Martha Frick Symington Sanger

Martha Frick Symington Sanger is the author of Henry Clay Frick: An Intimate Portrait (1998), which was cited in August 2007 in the Wall Street Journal by Carnegie Corporation president Vartan Gregorian as one of the “five best” books detailing the lives and contributions of great philanthropists in America’s gilded age. Her second book, The Henry Clay Frick Houses: Architecture-Interiors-Landscapes In the Golden Era (2001), captured in great detail the homes Frick built in Pittsburgh, New York, and Boston’s North Shore.

In 1991, Ms. Sanger served as an advisor for the introductory video of the New York Frick Collection and exhibitions at Clayton (now a house museum at the Frick Art & Historical Center in Pittsburgh) and has also been instrumental in widening the use of the family papers and art history materials contained in the voluminous Frick archives. Ms. Sanger also was as a consultant for the 1995 two-hour PBS documentary on Andrew Carnegie, “Richest Man in the World,” produced by WGBH.

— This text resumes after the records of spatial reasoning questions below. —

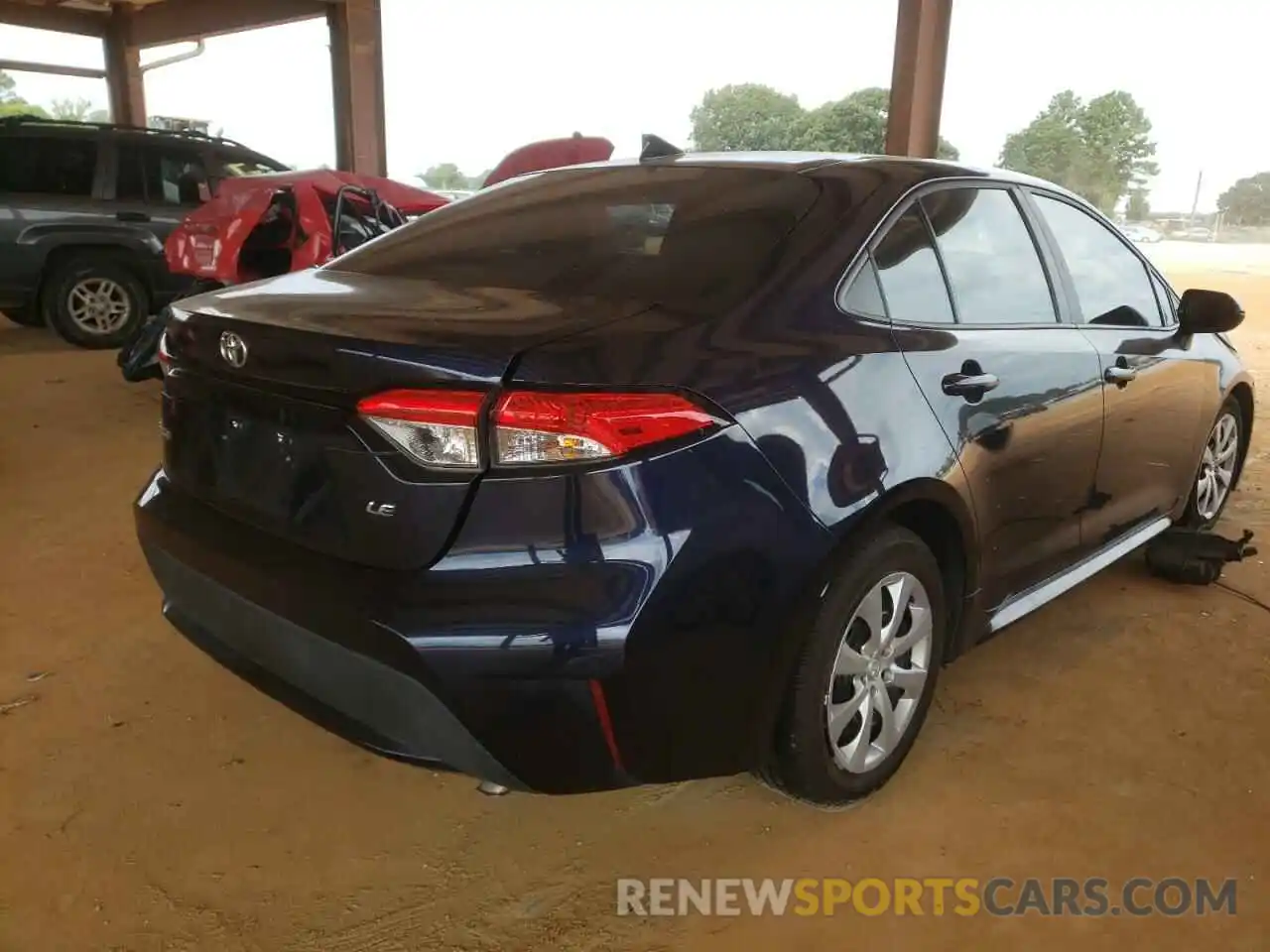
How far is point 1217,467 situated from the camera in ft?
12.7

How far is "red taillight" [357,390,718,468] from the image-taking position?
1.56 metres

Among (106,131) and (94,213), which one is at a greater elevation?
(106,131)

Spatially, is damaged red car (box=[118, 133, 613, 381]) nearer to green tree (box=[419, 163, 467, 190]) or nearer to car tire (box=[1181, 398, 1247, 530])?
car tire (box=[1181, 398, 1247, 530])

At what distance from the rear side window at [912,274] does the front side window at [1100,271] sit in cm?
71

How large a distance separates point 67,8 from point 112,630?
14.7 meters

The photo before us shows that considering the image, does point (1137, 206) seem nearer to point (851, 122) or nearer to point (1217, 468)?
point (851, 122)

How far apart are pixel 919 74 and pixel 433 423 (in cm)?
617

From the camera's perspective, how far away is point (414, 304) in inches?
73.4

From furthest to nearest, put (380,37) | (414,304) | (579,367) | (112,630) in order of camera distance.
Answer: (380,37) < (112,630) < (414,304) < (579,367)

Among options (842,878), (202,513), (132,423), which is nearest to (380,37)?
(132,423)

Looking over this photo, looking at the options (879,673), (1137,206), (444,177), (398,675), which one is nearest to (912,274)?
(879,673)

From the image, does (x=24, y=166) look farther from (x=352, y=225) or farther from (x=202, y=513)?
(x=202, y=513)

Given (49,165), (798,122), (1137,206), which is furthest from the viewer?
(1137,206)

Martha Frick Symington Sanger lives in Stevenson, Maryland. She is the great-granddaughter of Henry Clay Frick, and has three daughters and five grandchildren.

Helen Clay Frick

Bittersweet Heiress

In 1919, at the age of thirty-one, Helen Clay Frick inherited $38 million, becoming the richest single woman in America. These riches, however, came at a price. Helen’s tumultuous early life was shaped by her father’s infamy as a union strikebreaker and the ensuing attempt on his life, her mother’s debilitating depression, and the death of her older sister and newborn brother about a year apart. Despite these events, Helen built a luminous legacy through her lifelong commitment to social welfare, the environment, and a supreme devotion to the visual arts. Helen’s philanthropy touched the lives of thousands. Her contributions included a vacation home for young female textile workers, two wildlife preserves, one a public wilderness park, a Victorian-era house museum, a pre-Civil War historic Mennonite village, a university fine arts department, two art history libraries, and the purchase of many significant works of art for her private collection, the Frick Collection in New York, the University of Pittsburgh teaching collection, and the Frick Art Museum. Through extensive period research and singular access to Frick family archives and Helen Clay Frick’s personal writings, Martha Frick Symington Sanger fashions a multifaceted portrait of a complex, often misunderstood, yet indomitable humanitarian, philanthropist, and cultural force in twentieth-century America.